16:00-16:30 Daan Odijk

16:30-17:00 Thijs Scheepers

17:00-18:00 Drinks and snacks


Daan Odijk - Searching to be entertained

As the largest commercial broadcaster in a declining Dutch TV market, RTL is making a transition from a traditional TV company to a consumer-focused media company. RTL is embracing a closer relationship and more direct interaction with its viewers, followers and visitors, via every conceivable means. The new growth strategy is centered around consumers’ needs and motivations and brings investments in data analytics, technology and creation. RTL intends to genuinely touch and inspire people both on and off screen and thereby develop the loyal fan base for its brands.

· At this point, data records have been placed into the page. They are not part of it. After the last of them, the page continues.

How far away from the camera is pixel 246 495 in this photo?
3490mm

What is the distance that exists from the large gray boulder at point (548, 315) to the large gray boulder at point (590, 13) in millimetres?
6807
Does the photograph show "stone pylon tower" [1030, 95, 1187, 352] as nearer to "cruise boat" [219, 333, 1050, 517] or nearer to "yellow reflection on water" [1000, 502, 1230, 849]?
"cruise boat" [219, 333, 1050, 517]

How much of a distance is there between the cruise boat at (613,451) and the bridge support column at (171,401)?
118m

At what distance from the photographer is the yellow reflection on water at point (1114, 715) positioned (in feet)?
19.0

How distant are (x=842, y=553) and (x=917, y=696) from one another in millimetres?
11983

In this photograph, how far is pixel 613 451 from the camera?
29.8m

In this talk, I will share how we are using search technology to help our users find the right content for them, ranging from the 1M daily visitors on our news website to the over 2B video plays we had in 2017, most of these on our rapidly growing video-on-demand platform Videoland.

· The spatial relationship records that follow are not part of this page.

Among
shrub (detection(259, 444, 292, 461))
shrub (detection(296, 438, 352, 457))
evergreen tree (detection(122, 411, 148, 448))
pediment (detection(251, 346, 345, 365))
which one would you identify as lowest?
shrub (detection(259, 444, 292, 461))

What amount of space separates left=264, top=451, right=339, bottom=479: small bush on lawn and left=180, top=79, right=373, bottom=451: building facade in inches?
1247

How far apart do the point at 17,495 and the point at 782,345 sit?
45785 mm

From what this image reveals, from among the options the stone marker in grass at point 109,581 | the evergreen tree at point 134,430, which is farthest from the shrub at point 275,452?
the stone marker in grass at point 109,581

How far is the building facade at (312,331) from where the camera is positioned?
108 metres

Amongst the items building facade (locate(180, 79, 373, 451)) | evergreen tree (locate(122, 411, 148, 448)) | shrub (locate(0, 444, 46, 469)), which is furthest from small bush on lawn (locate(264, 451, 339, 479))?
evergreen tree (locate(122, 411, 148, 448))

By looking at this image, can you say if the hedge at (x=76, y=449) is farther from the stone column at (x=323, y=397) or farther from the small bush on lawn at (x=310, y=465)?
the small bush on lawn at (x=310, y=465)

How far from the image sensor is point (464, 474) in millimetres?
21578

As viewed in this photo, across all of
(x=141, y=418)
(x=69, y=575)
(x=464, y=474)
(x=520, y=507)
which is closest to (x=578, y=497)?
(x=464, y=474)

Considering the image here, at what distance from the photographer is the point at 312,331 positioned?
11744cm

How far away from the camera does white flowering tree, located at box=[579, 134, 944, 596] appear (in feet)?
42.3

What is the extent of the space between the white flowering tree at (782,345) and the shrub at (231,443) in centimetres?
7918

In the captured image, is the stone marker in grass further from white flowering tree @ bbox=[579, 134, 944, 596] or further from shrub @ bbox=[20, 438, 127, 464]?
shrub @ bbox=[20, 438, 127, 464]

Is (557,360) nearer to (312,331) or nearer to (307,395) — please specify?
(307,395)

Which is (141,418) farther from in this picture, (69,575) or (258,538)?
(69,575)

Bio: Daan Odijk is the lead data scientist at RTL. In 2016, he obtained his PhD from the University of Amsterdam, researching search algorithms for news. Subsequently, he joined journalism start-up Blendle to lead the personalization team. At RTL since 2018, Daan leads a team of a dozen data scientists and engineers, delivering data-powered products across RTL, including personalization for RTL Nieuws and Videoland.

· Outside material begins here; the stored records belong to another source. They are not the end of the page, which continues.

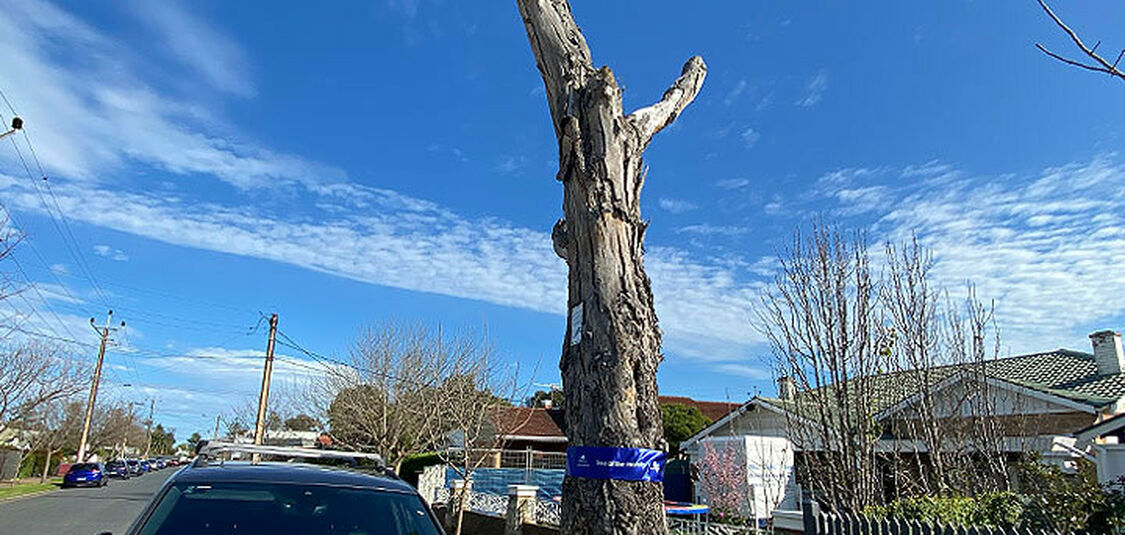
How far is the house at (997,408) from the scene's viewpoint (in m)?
9.79

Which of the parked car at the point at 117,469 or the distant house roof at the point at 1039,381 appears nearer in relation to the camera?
the distant house roof at the point at 1039,381

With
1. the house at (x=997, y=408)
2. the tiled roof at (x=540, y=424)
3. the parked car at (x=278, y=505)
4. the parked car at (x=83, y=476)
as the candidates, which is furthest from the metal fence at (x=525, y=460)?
the parked car at (x=83, y=476)

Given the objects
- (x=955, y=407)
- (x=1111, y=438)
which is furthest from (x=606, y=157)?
(x=1111, y=438)

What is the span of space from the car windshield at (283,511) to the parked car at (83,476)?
121 feet

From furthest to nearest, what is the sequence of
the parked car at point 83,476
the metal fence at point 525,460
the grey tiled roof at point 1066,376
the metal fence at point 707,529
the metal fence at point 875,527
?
the parked car at point 83,476 < the metal fence at point 525,460 < the grey tiled roof at point 1066,376 < the metal fence at point 707,529 < the metal fence at point 875,527

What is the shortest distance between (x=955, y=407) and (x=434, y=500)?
14.6 meters

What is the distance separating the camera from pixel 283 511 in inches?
155

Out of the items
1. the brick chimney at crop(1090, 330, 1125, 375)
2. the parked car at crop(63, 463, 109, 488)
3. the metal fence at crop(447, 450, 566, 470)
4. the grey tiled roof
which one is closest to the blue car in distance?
the parked car at crop(63, 463, 109, 488)

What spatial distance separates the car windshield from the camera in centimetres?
366

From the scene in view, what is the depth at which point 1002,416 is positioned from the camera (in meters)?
10.8

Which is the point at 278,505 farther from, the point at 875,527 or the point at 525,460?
the point at 525,460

Thijs Scheepers - Improving Word Embedding Compositionality using Lexicographic Definitions

We present an in-depth analysis of four popular word embeddings (Word2Vec, GloVe, fastText and Paragram) in terms of their semantic compositionality. In addition, we propose a method to tune these embeddings towards better compositionality. We find that training the existing embeddings to compose lexicographic definitions improves their performance in this task significantly, while also getting similar or better performance in both word similarity and sentence embedding evaluations. Our method tunes word embeddings using a simple neural network architecture with definitions and lemmas from WordNet. Since dictionary definitions are semantically similar to their associated lemmas, they are the ideal candidate for our tuning method, as well as evaluating for compositionality. Our architecture allows for the embeddings to be composed using simple arithmetic operations, which makes these embeddings specifically suitable for production applications such as web search and data mining. We also explore more elaborate and involved compositional models. In our analysis, we evaluate original embeddings, as well as tuned embeddings, using existing word similarity and sentence embedding evaluation methods. Aside from these evaluation methods used in related work, we also evaluate embeddings using a ranking method which tests composed vectors using the lexicographic definitions already mentioned. In contrast to other evaluation methods, ours is not invariant to the magnitude of the embedding vector, which we show is important for composition. We consider this new evaluation method, called CompVecEval, to be a key contribution.

Bio: Thijs is an artificial intelligence and software geek based in Amsterdam, the Netherlands. Back in 2010, he co-founded a company which would turn into Label305, a digital product consultancy. In 2017 he graduated from the UvA with a MSc in Artificial Intelligence. One of his current responsibilities is the product management Label305's internally developed SaaS-product: Keeping.